> **Task to carry out**: Reproduce each line from the first in the data through the line that contains "Tobacco and Your Pregnancy - Khmer" exactly; give nothing else.

Short web captions
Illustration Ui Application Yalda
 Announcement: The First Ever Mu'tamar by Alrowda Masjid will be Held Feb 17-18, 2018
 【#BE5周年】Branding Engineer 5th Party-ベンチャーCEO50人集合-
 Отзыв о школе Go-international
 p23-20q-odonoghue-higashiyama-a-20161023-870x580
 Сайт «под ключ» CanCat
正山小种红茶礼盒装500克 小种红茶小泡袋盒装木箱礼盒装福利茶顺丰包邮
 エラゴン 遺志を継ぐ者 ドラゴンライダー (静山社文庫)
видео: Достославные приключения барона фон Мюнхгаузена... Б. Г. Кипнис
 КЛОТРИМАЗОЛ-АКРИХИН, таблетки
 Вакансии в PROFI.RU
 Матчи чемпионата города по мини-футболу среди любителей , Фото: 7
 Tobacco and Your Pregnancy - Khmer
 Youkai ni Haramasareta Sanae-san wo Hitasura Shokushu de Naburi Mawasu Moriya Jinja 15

> **Solution to this exercise**:
Illustration Ui Application Yalda
 Announcement: The First Ever Mu'tamar by Alrowda Masjid will be Held Feb 17-18, 2018
 【#BE5周年】Branding Engineer 5th Party-ベンチャーCEO50人集合-
 Отзыв о школе Go-international
 p23-20q-odonoghue-higashiyama-a-20161023-870x580
 Сайт «под ключ» CanCat
正山小种红茶礼盒装500克 小种红茶小泡袋盒装木箱礼盒装福利茶顺丰包邮
 エラゴン 遺志を継ぐ者 ドラゴンライダー (静山社文庫)
видео: Достославные приключения барона фон Мюнхгаузена... Б. Г. Кипнис
 КЛОТРИМАЗОЛ-АКРИХИН, таблетки
 Вакансии в PROFI.RU
 Матчи чемпионата города по мини-футболу среди любителей , Фото: 7
 Tobacco and Your Pregnancy - Khmer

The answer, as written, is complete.